Les suppressions massives d’emplois au sein des grandes entreprises technologiques américaines ont pris une nouvelle ampleur la semaine dernière, après l’annonce de milliers de licenciements par Microsoft et Google, et l’annonce du départ de milliers de travailleurs d’Amazon en réponse à l’affaiblissement de l’activité après le boom de l’embauche dû à la pandémie.
Alphabet, la société mère de Google, a été le dernier des géants de la technologie à annoncer des suppressions massives d’emplois, en annonçant vendredi qu’elle allait supprimer quelque 12 000 emplois dans le monde, soit environ 6 % du total, pour faire face à l’affaiblissement des conditions économiques.
«Nous avons décidé de réduire nos effectifs d’environ 12 000 postes», a confirmé le PDG de l’entreprise, Sundar Pichai, qui a expliqué qu’au cours des deux dernières années, la multinationale avait entrepris une politique d’embauche «pour correspondre et alimenter» la croissance spectaculaire enregistrée durant cette période. «Nous avons embauché pour une réalité économique différente de celle que nous connaissons aujourd’hui», a-t-il reconnu.
Plus tôt dans la journée de mercredi, Microsoft a annoncé qu’elle allait prendre une série de mesures en réponse aux conditions macroéconomiques, notamment la suppression de quelque 10 000 emplois, soit un peu moins de 5 % de ses effectifs, ce qui suppose un impact négatif extraordinaire de 1,2 milliard de dollars (1,109 milliard d’euros) dans ses comptes pour le deuxième trimestre fiscal, qu’elle annoncera le 24 janvier.
Le même jour, selon la presse américaine, le géant du commerce électronique Amazon a commencé à informer les travailleurs concernés par une nouvelle série de licenciements, qui, ajoutés à l’ajustement de la fin de l’année dernière, atteindront 18 000 emplois.

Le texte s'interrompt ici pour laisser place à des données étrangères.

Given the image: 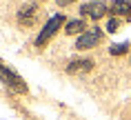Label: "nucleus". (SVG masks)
I'll return each mask as SVG.
<instances>
[{
    "mask_svg": "<svg viewBox=\"0 0 131 120\" xmlns=\"http://www.w3.org/2000/svg\"><path fill=\"white\" fill-rule=\"evenodd\" d=\"M64 25V16L62 14H56V16H51L47 22H45V27L40 29V34H38V38H36V47L40 49V47H45V45L53 38L56 34H58V29Z\"/></svg>",
    "mask_w": 131,
    "mask_h": 120,
    "instance_id": "1",
    "label": "nucleus"
},
{
    "mask_svg": "<svg viewBox=\"0 0 131 120\" xmlns=\"http://www.w3.org/2000/svg\"><path fill=\"white\" fill-rule=\"evenodd\" d=\"M0 82H2L5 87H9L11 91H16V93H27L25 80H22L11 67H7L5 62H0Z\"/></svg>",
    "mask_w": 131,
    "mask_h": 120,
    "instance_id": "2",
    "label": "nucleus"
},
{
    "mask_svg": "<svg viewBox=\"0 0 131 120\" xmlns=\"http://www.w3.org/2000/svg\"><path fill=\"white\" fill-rule=\"evenodd\" d=\"M102 40V31L98 27H93V29H87L84 34H80L76 38V49H80V51H84V49H93L98 42Z\"/></svg>",
    "mask_w": 131,
    "mask_h": 120,
    "instance_id": "3",
    "label": "nucleus"
},
{
    "mask_svg": "<svg viewBox=\"0 0 131 120\" xmlns=\"http://www.w3.org/2000/svg\"><path fill=\"white\" fill-rule=\"evenodd\" d=\"M107 5H104L102 0H93V2H87V5H82V11L84 16H89V18H93V20H100L104 14H107Z\"/></svg>",
    "mask_w": 131,
    "mask_h": 120,
    "instance_id": "4",
    "label": "nucleus"
},
{
    "mask_svg": "<svg viewBox=\"0 0 131 120\" xmlns=\"http://www.w3.org/2000/svg\"><path fill=\"white\" fill-rule=\"evenodd\" d=\"M93 69V60L89 58H80V60H71L67 64V71L69 73H84V71H91Z\"/></svg>",
    "mask_w": 131,
    "mask_h": 120,
    "instance_id": "5",
    "label": "nucleus"
},
{
    "mask_svg": "<svg viewBox=\"0 0 131 120\" xmlns=\"http://www.w3.org/2000/svg\"><path fill=\"white\" fill-rule=\"evenodd\" d=\"M36 14H38V7L36 5H25V7L18 11V20L22 22V25H31L36 18Z\"/></svg>",
    "mask_w": 131,
    "mask_h": 120,
    "instance_id": "6",
    "label": "nucleus"
},
{
    "mask_svg": "<svg viewBox=\"0 0 131 120\" xmlns=\"http://www.w3.org/2000/svg\"><path fill=\"white\" fill-rule=\"evenodd\" d=\"M87 31V25H84V20L82 18H76V20H69L67 25H64V34H69V36H80V34H84Z\"/></svg>",
    "mask_w": 131,
    "mask_h": 120,
    "instance_id": "7",
    "label": "nucleus"
},
{
    "mask_svg": "<svg viewBox=\"0 0 131 120\" xmlns=\"http://www.w3.org/2000/svg\"><path fill=\"white\" fill-rule=\"evenodd\" d=\"M131 0H113L111 2V14L113 16H129Z\"/></svg>",
    "mask_w": 131,
    "mask_h": 120,
    "instance_id": "8",
    "label": "nucleus"
},
{
    "mask_svg": "<svg viewBox=\"0 0 131 120\" xmlns=\"http://www.w3.org/2000/svg\"><path fill=\"white\" fill-rule=\"evenodd\" d=\"M127 51H129V42H118V45H111L109 47L111 56H124Z\"/></svg>",
    "mask_w": 131,
    "mask_h": 120,
    "instance_id": "9",
    "label": "nucleus"
},
{
    "mask_svg": "<svg viewBox=\"0 0 131 120\" xmlns=\"http://www.w3.org/2000/svg\"><path fill=\"white\" fill-rule=\"evenodd\" d=\"M118 25H120L118 18H109V22H107V31H109V34H116V31H118Z\"/></svg>",
    "mask_w": 131,
    "mask_h": 120,
    "instance_id": "10",
    "label": "nucleus"
},
{
    "mask_svg": "<svg viewBox=\"0 0 131 120\" xmlns=\"http://www.w3.org/2000/svg\"><path fill=\"white\" fill-rule=\"evenodd\" d=\"M71 2H76V0H58V7H67Z\"/></svg>",
    "mask_w": 131,
    "mask_h": 120,
    "instance_id": "11",
    "label": "nucleus"
}]
</instances>
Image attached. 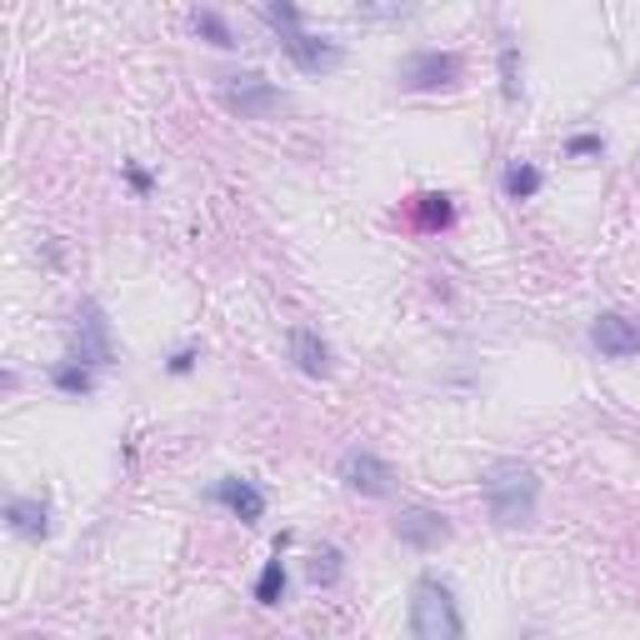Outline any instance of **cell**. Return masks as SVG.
<instances>
[{
	"label": "cell",
	"mask_w": 640,
	"mask_h": 640,
	"mask_svg": "<svg viewBox=\"0 0 640 640\" xmlns=\"http://www.w3.org/2000/svg\"><path fill=\"white\" fill-rule=\"evenodd\" d=\"M480 496H486V510L496 526L520 530V526H536V510H540V476L536 466L506 456V460H490L480 470Z\"/></svg>",
	"instance_id": "1"
},
{
	"label": "cell",
	"mask_w": 640,
	"mask_h": 640,
	"mask_svg": "<svg viewBox=\"0 0 640 640\" xmlns=\"http://www.w3.org/2000/svg\"><path fill=\"white\" fill-rule=\"evenodd\" d=\"M266 26L280 36V50L290 56V66H296L300 76H330V70L346 60V50L330 36H316V30L300 26L296 0H266Z\"/></svg>",
	"instance_id": "2"
},
{
	"label": "cell",
	"mask_w": 640,
	"mask_h": 640,
	"mask_svg": "<svg viewBox=\"0 0 640 640\" xmlns=\"http://www.w3.org/2000/svg\"><path fill=\"white\" fill-rule=\"evenodd\" d=\"M410 636L416 640H460L466 636V616L460 600L450 590V580L440 576H420L410 586Z\"/></svg>",
	"instance_id": "3"
},
{
	"label": "cell",
	"mask_w": 640,
	"mask_h": 640,
	"mask_svg": "<svg viewBox=\"0 0 640 640\" xmlns=\"http://www.w3.org/2000/svg\"><path fill=\"white\" fill-rule=\"evenodd\" d=\"M216 96H220V106H226L230 116H240V120H266V116H276V110L286 106V96L276 90V80H266L260 70L226 76Z\"/></svg>",
	"instance_id": "4"
},
{
	"label": "cell",
	"mask_w": 640,
	"mask_h": 640,
	"mask_svg": "<svg viewBox=\"0 0 640 640\" xmlns=\"http://www.w3.org/2000/svg\"><path fill=\"white\" fill-rule=\"evenodd\" d=\"M70 356L86 360V366H96V370L116 366V340H110L106 306H100V300H90V296L76 306V326H70Z\"/></svg>",
	"instance_id": "5"
},
{
	"label": "cell",
	"mask_w": 640,
	"mask_h": 640,
	"mask_svg": "<svg viewBox=\"0 0 640 640\" xmlns=\"http://www.w3.org/2000/svg\"><path fill=\"white\" fill-rule=\"evenodd\" d=\"M460 80V56L456 50H416V56L400 60L396 86L400 90H450Z\"/></svg>",
	"instance_id": "6"
},
{
	"label": "cell",
	"mask_w": 640,
	"mask_h": 640,
	"mask_svg": "<svg viewBox=\"0 0 640 640\" xmlns=\"http://www.w3.org/2000/svg\"><path fill=\"white\" fill-rule=\"evenodd\" d=\"M390 530H396V540L410 550H440L450 536H456V526L430 506H400L396 520H390Z\"/></svg>",
	"instance_id": "7"
},
{
	"label": "cell",
	"mask_w": 640,
	"mask_h": 640,
	"mask_svg": "<svg viewBox=\"0 0 640 640\" xmlns=\"http://www.w3.org/2000/svg\"><path fill=\"white\" fill-rule=\"evenodd\" d=\"M340 480H346V490L370 496V500H386L390 490H396V470H390V460H380L376 450H346V456H340Z\"/></svg>",
	"instance_id": "8"
},
{
	"label": "cell",
	"mask_w": 640,
	"mask_h": 640,
	"mask_svg": "<svg viewBox=\"0 0 640 640\" xmlns=\"http://www.w3.org/2000/svg\"><path fill=\"white\" fill-rule=\"evenodd\" d=\"M590 346L606 360H636L640 356V320L626 310H600L590 320Z\"/></svg>",
	"instance_id": "9"
},
{
	"label": "cell",
	"mask_w": 640,
	"mask_h": 640,
	"mask_svg": "<svg viewBox=\"0 0 640 640\" xmlns=\"http://www.w3.org/2000/svg\"><path fill=\"white\" fill-rule=\"evenodd\" d=\"M210 500L226 506L240 526H260V520H266V490L246 476H220L216 486H210Z\"/></svg>",
	"instance_id": "10"
},
{
	"label": "cell",
	"mask_w": 640,
	"mask_h": 640,
	"mask_svg": "<svg viewBox=\"0 0 640 640\" xmlns=\"http://www.w3.org/2000/svg\"><path fill=\"white\" fill-rule=\"evenodd\" d=\"M286 350H290V360H296L300 376H310V380H326L330 370H336V356H330L326 336H320V330H310V326H290Z\"/></svg>",
	"instance_id": "11"
},
{
	"label": "cell",
	"mask_w": 640,
	"mask_h": 640,
	"mask_svg": "<svg viewBox=\"0 0 640 640\" xmlns=\"http://www.w3.org/2000/svg\"><path fill=\"white\" fill-rule=\"evenodd\" d=\"M6 526L16 530L20 540H46L50 536V510L30 496H10L6 500Z\"/></svg>",
	"instance_id": "12"
},
{
	"label": "cell",
	"mask_w": 640,
	"mask_h": 640,
	"mask_svg": "<svg viewBox=\"0 0 640 640\" xmlns=\"http://www.w3.org/2000/svg\"><path fill=\"white\" fill-rule=\"evenodd\" d=\"M410 220H416L426 236H436V230L456 226V206H450L446 190H420V196H410Z\"/></svg>",
	"instance_id": "13"
},
{
	"label": "cell",
	"mask_w": 640,
	"mask_h": 640,
	"mask_svg": "<svg viewBox=\"0 0 640 640\" xmlns=\"http://www.w3.org/2000/svg\"><path fill=\"white\" fill-rule=\"evenodd\" d=\"M50 386H56L60 396H70V400H86V396H96V366L66 356V360H56V366H50Z\"/></svg>",
	"instance_id": "14"
},
{
	"label": "cell",
	"mask_w": 640,
	"mask_h": 640,
	"mask_svg": "<svg viewBox=\"0 0 640 640\" xmlns=\"http://www.w3.org/2000/svg\"><path fill=\"white\" fill-rule=\"evenodd\" d=\"M340 576H346V556H340V546L320 540V546L310 550V560H306V580L320 586V590H330V586H340Z\"/></svg>",
	"instance_id": "15"
},
{
	"label": "cell",
	"mask_w": 640,
	"mask_h": 640,
	"mask_svg": "<svg viewBox=\"0 0 640 640\" xmlns=\"http://www.w3.org/2000/svg\"><path fill=\"white\" fill-rule=\"evenodd\" d=\"M286 590H290V576H286V560H280V546H276V556H270L256 576V600L260 606H280Z\"/></svg>",
	"instance_id": "16"
},
{
	"label": "cell",
	"mask_w": 640,
	"mask_h": 640,
	"mask_svg": "<svg viewBox=\"0 0 640 640\" xmlns=\"http://www.w3.org/2000/svg\"><path fill=\"white\" fill-rule=\"evenodd\" d=\"M190 30H196L206 46H216V50H236V30H230L226 16H220V10H210V6H200L196 16H190Z\"/></svg>",
	"instance_id": "17"
},
{
	"label": "cell",
	"mask_w": 640,
	"mask_h": 640,
	"mask_svg": "<svg viewBox=\"0 0 640 640\" xmlns=\"http://www.w3.org/2000/svg\"><path fill=\"white\" fill-rule=\"evenodd\" d=\"M500 186H506L510 200H536L540 186H546V176H540V170L530 166V160H510L506 176H500Z\"/></svg>",
	"instance_id": "18"
},
{
	"label": "cell",
	"mask_w": 640,
	"mask_h": 640,
	"mask_svg": "<svg viewBox=\"0 0 640 640\" xmlns=\"http://www.w3.org/2000/svg\"><path fill=\"white\" fill-rule=\"evenodd\" d=\"M500 96H506L510 106L520 100V50L510 46V40L500 46Z\"/></svg>",
	"instance_id": "19"
},
{
	"label": "cell",
	"mask_w": 640,
	"mask_h": 640,
	"mask_svg": "<svg viewBox=\"0 0 640 640\" xmlns=\"http://www.w3.org/2000/svg\"><path fill=\"white\" fill-rule=\"evenodd\" d=\"M596 156H606V140L590 136V130H580V136L566 140V160H596Z\"/></svg>",
	"instance_id": "20"
},
{
	"label": "cell",
	"mask_w": 640,
	"mask_h": 640,
	"mask_svg": "<svg viewBox=\"0 0 640 640\" xmlns=\"http://www.w3.org/2000/svg\"><path fill=\"white\" fill-rule=\"evenodd\" d=\"M120 176H126V186L136 190V196H150V190H156V176H150L146 166H136V160H126V166H120Z\"/></svg>",
	"instance_id": "21"
},
{
	"label": "cell",
	"mask_w": 640,
	"mask_h": 640,
	"mask_svg": "<svg viewBox=\"0 0 640 640\" xmlns=\"http://www.w3.org/2000/svg\"><path fill=\"white\" fill-rule=\"evenodd\" d=\"M196 360H200V350H196V346H180L176 356L166 360V370H170V376H190V370H196Z\"/></svg>",
	"instance_id": "22"
}]
</instances>
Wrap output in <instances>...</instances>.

Les dernières suppressions d’emplois parmi les entreprises technologiques américaines reflètent le refroidissement du secteur, après des années d’activité record dues à l’impulsion donnée par les mesures d’endiguement Covid-19 et les nouvelles habitudes de consommation, ainsi qu’à l’impact de l’évolution des prix et des coûts.
Ainsi, au cours de la dernière partie de l’année dernière, plusieurs entreprises du secteur avaient déjà annoncé des licenciements massifs, comme Meta, propriétaire de Facebook, Whatsapp et Instagram, qui a annoncé la suppression de 11 000 emplois en novembre dernier, soit environ 13 % de ses effectifs mondiaux.
D’autres multinationales avaient également annoncé le départ de milliers de travailleurs, notamment Salesforce, avec quelque 7 000 travailleurs, soit environ 10 % de ses effectifs ; Twitter, environ 3 700 emplois ; Stripe, environ 1 100 travailleurs ; Shopify et Snap, environ un millier chacun ; le courtier Robinhood, encore 1 100 emplois.
De son côté, outre la crise du secteur technologique, le soi-disant » cryptowinter » consécutif au défaut du fonds Three Arrows et à la faillite de la plateforme FTX a déclenché un effet domino avec la déclaration de cessation de paiement de plusieurs entités liées aux crypto-actifs, ainsi que le blocage des retraits et des licenciements.
À cet égard, des entreprises telles que Crypto.com ont annoncé la suspension d’un demi-millier d’emplois, tandis que la plateforme Coinbase va supprimer 950 emplois, après en avoir supprimé 900 autres l’été dernier.
De son côté, Silvergate Capital procédera à un ajustement de ses effectifs qui touchera 40% de ses employés, ce qui impliquera le départ d’environ 200 personnes après avoir subi une fuite massive de dépôts au quatrième trimestre 2022.